** What to produce **
Please keep the images out and set down the data exactly as given.

Segment Start: Information shown

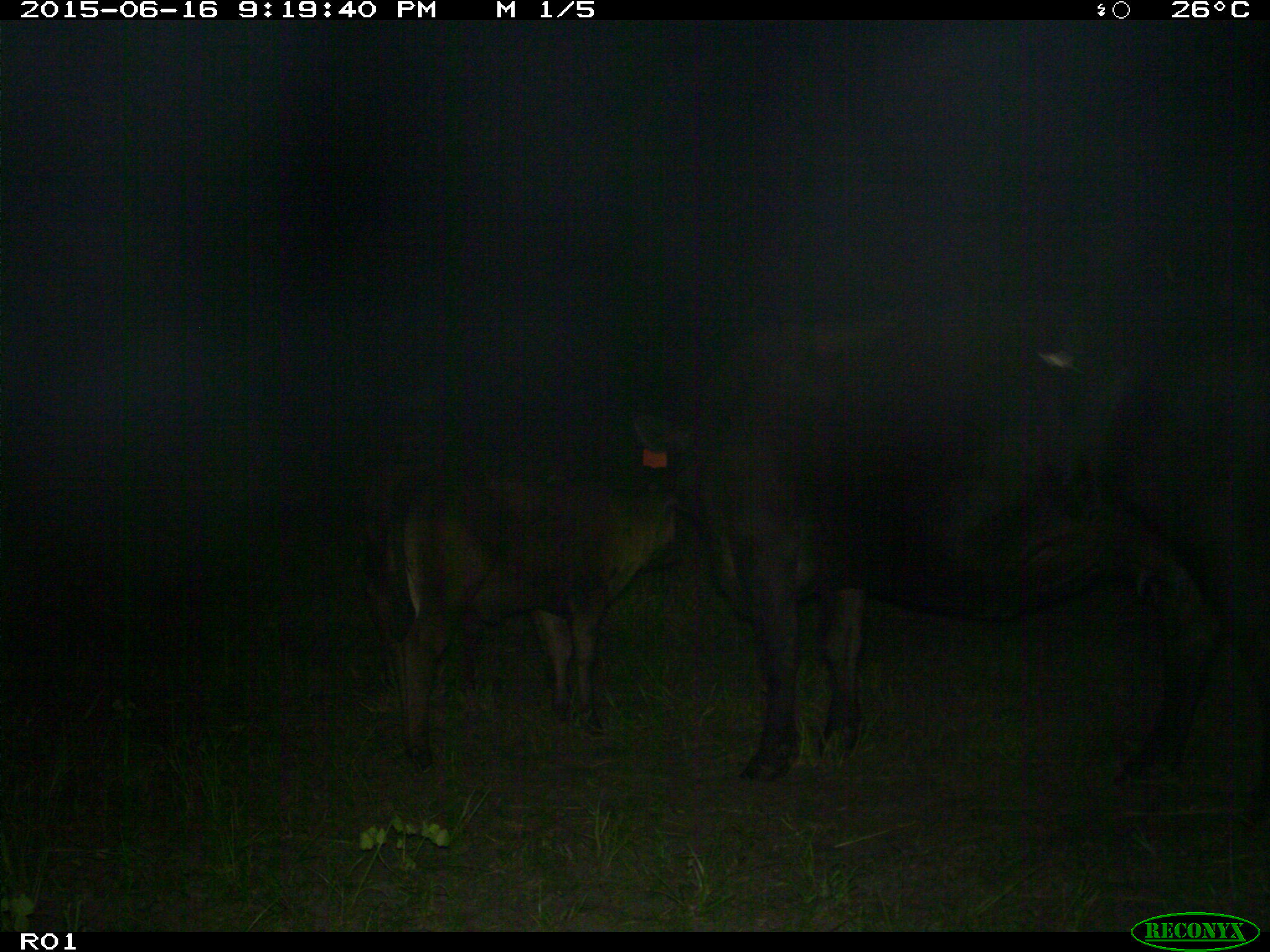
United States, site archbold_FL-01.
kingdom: Animalia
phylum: Chordata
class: Mammalia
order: Artiodactyla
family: Bovidae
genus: Bos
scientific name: Bos taurus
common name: domestic cow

Segment End: Information shown

** Task output **
United States, site archbold_FL-01.
kingdom: Animalia
phylum: Chordata
class: Mammalia
order: Artiodactyla
family: Bovidae
genus: Bos
scientific name: Bos taurus
common name: domestic cow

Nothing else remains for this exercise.